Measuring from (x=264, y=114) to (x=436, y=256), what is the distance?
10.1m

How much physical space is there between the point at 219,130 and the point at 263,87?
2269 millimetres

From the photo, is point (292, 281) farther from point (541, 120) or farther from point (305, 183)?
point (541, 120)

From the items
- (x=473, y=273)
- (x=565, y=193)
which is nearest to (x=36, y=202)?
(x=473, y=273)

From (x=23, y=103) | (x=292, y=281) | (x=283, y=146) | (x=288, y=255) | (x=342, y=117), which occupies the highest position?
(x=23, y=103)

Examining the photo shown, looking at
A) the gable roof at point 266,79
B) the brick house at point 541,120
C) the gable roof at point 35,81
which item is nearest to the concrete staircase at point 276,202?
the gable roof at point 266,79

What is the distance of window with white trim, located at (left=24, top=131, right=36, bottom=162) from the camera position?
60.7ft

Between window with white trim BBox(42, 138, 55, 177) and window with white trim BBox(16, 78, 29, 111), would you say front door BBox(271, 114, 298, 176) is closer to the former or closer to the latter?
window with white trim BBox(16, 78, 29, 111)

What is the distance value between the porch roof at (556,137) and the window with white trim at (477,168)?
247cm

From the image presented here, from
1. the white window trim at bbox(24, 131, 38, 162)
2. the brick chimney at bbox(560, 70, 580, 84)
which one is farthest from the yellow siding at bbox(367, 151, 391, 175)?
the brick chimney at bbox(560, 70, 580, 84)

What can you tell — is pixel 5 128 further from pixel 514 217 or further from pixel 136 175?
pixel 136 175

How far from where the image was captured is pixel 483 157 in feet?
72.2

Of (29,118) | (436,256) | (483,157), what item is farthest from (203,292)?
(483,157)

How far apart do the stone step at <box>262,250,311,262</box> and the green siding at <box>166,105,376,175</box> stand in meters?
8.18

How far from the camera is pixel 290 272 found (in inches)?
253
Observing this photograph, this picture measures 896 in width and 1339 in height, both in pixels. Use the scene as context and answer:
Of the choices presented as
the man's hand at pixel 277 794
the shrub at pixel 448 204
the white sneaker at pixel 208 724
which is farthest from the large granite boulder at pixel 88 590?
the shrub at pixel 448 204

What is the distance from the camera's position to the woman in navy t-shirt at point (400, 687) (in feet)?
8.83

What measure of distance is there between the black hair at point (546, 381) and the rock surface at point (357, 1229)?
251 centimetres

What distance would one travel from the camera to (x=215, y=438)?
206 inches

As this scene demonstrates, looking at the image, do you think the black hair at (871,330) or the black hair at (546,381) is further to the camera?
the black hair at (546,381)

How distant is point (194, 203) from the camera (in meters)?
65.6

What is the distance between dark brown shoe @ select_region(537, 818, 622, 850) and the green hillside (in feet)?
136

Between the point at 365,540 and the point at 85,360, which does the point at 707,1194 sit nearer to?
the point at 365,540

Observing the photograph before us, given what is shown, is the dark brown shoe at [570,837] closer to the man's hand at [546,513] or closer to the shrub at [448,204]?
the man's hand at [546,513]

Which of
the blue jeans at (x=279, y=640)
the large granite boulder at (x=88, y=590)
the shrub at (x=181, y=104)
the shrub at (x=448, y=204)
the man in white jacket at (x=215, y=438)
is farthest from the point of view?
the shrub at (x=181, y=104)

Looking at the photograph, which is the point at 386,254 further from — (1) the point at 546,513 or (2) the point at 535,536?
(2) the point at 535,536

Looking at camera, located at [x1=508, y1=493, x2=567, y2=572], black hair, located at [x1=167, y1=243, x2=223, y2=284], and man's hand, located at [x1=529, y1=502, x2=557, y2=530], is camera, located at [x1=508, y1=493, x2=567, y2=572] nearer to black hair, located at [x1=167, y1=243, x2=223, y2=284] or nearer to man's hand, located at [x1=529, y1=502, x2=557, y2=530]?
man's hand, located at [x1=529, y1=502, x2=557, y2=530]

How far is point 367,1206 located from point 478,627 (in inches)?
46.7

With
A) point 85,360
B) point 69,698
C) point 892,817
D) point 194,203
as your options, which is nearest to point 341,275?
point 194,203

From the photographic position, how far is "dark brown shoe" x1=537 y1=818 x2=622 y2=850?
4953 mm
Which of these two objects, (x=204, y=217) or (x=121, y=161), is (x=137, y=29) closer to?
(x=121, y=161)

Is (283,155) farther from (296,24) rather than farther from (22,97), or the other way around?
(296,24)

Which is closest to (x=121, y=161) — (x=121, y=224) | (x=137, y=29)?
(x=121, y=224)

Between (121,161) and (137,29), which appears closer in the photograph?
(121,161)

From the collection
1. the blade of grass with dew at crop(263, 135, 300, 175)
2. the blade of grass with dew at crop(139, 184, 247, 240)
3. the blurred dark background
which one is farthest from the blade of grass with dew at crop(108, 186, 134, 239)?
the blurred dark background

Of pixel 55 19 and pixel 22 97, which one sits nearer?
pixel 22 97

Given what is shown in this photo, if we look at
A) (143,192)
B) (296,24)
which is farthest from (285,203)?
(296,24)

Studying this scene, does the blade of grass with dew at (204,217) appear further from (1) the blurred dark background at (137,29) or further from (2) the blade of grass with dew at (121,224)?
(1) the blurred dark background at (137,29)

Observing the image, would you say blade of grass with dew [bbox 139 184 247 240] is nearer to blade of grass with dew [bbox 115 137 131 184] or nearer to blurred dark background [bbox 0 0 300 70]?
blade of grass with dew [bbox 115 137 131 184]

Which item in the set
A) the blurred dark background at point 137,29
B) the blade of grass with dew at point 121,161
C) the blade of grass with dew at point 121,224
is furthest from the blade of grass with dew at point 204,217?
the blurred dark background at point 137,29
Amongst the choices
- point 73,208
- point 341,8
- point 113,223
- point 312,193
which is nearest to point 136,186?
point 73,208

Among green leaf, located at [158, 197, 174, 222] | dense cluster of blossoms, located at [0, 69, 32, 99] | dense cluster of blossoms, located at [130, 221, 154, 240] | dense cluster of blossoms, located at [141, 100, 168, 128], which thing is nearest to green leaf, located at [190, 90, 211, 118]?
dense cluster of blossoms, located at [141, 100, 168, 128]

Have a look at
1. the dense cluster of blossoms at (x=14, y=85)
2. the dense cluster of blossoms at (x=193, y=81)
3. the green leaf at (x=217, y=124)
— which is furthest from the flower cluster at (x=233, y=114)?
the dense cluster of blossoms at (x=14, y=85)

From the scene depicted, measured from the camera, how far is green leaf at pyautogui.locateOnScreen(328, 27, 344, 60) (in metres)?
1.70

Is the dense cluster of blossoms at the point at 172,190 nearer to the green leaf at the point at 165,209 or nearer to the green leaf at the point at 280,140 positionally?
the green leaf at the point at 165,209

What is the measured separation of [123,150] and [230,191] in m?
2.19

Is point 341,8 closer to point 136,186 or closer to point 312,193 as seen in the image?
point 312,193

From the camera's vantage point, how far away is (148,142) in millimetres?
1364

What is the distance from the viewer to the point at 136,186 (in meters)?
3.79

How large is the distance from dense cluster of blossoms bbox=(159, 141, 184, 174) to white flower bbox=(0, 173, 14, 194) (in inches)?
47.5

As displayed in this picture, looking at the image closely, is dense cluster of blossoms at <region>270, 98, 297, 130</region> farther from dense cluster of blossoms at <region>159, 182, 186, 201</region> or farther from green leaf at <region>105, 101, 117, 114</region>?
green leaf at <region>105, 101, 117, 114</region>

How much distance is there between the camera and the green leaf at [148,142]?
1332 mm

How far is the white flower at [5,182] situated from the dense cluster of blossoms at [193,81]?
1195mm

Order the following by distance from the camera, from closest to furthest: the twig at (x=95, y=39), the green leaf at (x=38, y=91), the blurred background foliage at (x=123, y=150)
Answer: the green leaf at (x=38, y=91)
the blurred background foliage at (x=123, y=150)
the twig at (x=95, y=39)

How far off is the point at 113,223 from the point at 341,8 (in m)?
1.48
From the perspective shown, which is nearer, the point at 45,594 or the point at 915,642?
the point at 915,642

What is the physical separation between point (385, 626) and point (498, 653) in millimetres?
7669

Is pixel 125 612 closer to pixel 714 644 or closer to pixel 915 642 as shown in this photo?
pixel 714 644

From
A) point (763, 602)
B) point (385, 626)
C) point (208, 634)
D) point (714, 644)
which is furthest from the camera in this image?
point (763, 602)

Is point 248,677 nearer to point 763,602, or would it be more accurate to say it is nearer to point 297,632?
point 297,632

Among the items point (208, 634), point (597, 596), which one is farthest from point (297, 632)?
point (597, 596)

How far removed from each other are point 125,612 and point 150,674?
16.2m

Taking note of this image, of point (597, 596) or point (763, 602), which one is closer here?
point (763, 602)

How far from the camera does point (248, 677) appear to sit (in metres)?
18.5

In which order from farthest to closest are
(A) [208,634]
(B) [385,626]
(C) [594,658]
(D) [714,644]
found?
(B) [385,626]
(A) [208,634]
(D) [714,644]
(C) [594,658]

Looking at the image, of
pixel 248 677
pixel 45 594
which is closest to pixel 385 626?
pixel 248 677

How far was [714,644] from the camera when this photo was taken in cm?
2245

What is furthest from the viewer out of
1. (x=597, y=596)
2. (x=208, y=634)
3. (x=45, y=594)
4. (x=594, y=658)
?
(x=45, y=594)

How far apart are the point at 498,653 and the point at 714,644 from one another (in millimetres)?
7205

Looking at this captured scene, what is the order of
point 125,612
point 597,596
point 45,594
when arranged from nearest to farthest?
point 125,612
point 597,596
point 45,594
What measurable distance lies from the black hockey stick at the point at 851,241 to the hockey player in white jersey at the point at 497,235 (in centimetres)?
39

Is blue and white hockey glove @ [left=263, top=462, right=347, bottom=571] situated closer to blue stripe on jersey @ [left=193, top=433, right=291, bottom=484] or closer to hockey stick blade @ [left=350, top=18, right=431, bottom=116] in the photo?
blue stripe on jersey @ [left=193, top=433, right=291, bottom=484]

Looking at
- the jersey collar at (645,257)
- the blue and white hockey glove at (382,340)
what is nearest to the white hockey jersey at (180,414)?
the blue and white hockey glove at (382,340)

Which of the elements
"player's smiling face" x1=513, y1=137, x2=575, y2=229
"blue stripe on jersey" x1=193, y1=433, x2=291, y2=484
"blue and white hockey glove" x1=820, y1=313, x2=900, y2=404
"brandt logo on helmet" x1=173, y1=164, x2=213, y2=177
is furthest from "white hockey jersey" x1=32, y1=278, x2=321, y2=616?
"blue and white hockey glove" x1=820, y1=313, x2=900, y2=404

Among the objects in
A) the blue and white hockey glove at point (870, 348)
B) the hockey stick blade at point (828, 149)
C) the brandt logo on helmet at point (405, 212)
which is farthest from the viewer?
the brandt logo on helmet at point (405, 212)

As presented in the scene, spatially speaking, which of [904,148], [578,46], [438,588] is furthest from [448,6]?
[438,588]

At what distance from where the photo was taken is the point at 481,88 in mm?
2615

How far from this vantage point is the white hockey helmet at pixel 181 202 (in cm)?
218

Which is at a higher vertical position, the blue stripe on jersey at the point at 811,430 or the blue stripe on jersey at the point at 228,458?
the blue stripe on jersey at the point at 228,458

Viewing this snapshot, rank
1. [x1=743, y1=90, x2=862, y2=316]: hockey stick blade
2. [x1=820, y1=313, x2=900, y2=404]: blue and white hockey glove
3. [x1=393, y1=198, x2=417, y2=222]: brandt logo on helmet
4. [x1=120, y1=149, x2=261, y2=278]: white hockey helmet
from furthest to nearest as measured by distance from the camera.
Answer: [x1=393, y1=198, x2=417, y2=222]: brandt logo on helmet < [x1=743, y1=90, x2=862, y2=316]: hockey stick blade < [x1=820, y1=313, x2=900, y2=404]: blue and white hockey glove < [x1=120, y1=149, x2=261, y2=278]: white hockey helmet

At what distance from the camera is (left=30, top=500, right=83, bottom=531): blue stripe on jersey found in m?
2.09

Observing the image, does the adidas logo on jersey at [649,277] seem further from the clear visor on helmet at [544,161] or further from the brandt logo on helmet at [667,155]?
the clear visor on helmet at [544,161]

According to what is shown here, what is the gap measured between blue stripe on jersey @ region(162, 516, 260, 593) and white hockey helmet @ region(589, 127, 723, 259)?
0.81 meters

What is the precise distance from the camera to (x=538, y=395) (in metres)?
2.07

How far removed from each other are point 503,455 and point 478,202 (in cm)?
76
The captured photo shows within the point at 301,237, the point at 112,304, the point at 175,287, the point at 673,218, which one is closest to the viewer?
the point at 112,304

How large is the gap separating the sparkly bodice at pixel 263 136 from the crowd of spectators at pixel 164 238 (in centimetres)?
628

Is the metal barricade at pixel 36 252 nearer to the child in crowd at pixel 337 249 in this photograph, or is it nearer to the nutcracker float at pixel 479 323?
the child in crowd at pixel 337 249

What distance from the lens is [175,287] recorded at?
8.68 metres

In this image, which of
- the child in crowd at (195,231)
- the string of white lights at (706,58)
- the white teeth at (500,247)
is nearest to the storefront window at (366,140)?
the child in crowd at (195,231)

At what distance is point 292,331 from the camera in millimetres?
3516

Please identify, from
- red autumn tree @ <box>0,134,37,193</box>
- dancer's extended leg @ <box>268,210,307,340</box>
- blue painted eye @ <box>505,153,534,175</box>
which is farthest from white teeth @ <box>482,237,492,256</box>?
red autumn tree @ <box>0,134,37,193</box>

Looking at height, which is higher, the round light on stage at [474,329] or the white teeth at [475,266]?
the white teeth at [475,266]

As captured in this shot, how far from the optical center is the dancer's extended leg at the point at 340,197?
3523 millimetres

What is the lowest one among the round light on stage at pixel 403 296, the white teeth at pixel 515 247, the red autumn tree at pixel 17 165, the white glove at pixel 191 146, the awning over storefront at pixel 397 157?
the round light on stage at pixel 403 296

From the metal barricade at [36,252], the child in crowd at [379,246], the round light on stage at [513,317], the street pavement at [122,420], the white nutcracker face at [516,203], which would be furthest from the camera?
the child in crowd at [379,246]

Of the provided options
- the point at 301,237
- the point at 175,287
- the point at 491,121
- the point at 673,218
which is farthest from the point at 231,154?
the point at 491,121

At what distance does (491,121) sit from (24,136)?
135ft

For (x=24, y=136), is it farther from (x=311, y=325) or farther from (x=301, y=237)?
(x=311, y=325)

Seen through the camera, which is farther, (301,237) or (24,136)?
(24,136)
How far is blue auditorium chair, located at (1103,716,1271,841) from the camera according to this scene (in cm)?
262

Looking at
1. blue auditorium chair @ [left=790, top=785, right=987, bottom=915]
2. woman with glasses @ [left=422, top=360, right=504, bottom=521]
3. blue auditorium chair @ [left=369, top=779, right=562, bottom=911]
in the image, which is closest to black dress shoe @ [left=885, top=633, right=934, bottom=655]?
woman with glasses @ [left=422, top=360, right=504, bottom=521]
= = = = =
[EXERCISE DESCRIPTION] Reproduce exactly the line that holds "At what distance is", then every line after it, ending with the final line of the records above.

[WORKED ANSWER]
At what distance is point 292,331 from the camera in millimetres?
3516

Please identify, from
- red autumn tree @ <box>0,134,37,193</box>
- dancer's extended leg @ <box>268,210,307,340</box>
- blue painted eye @ <box>505,153,534,175</box>
which is farthest from white teeth @ <box>482,237,492,256</box>?
red autumn tree @ <box>0,134,37,193</box>

Looking at height, which is higher, the round light on stage at [474,329] or the white teeth at [475,266]?
the white teeth at [475,266]

As captured in this shot, how far from the optical center is the dancer's extended leg at the point at 340,197?
3523 millimetres

What is the lowest one among the round light on stage at pixel 403 296, the white teeth at pixel 515 247, the red autumn tree at pixel 17 165, the white glove at pixel 191 146, the awning over storefront at pixel 397 157?
the round light on stage at pixel 403 296

From the metal barricade at [36,252], the child in crowd at [379,246], the round light on stage at [513,317], the street pavement at [122,420], the white nutcracker face at [516,203], which would be furthest from the camera?
the child in crowd at [379,246]

Of the provided options
- the point at 301,237
- the point at 175,287
- the point at 491,121
- the point at 673,218
which is farthest from the point at 231,154?
the point at 491,121

At what distance does (491,121) sit from (24,136)?
135ft

For (x=24, y=136), is it farther from (x=311, y=325) or farther from (x=301, y=237)?
(x=311, y=325)

Seen through the camera, which is farther, (301,237) or (24,136)?
(24,136)
How far is blue auditorium chair, located at (1103,716,1271,841) from the camera according to this scene (in cm)?
262

Looking at
1. blue auditorium chair @ [left=790, top=785, right=987, bottom=915]
2. woman with glasses @ [left=422, top=360, right=504, bottom=521]
3. blue auditorium chair @ [left=369, top=779, right=562, bottom=911]
in the image, which is closest to black dress shoe @ [left=885, top=633, right=934, bottom=655]?
woman with glasses @ [left=422, top=360, right=504, bottom=521]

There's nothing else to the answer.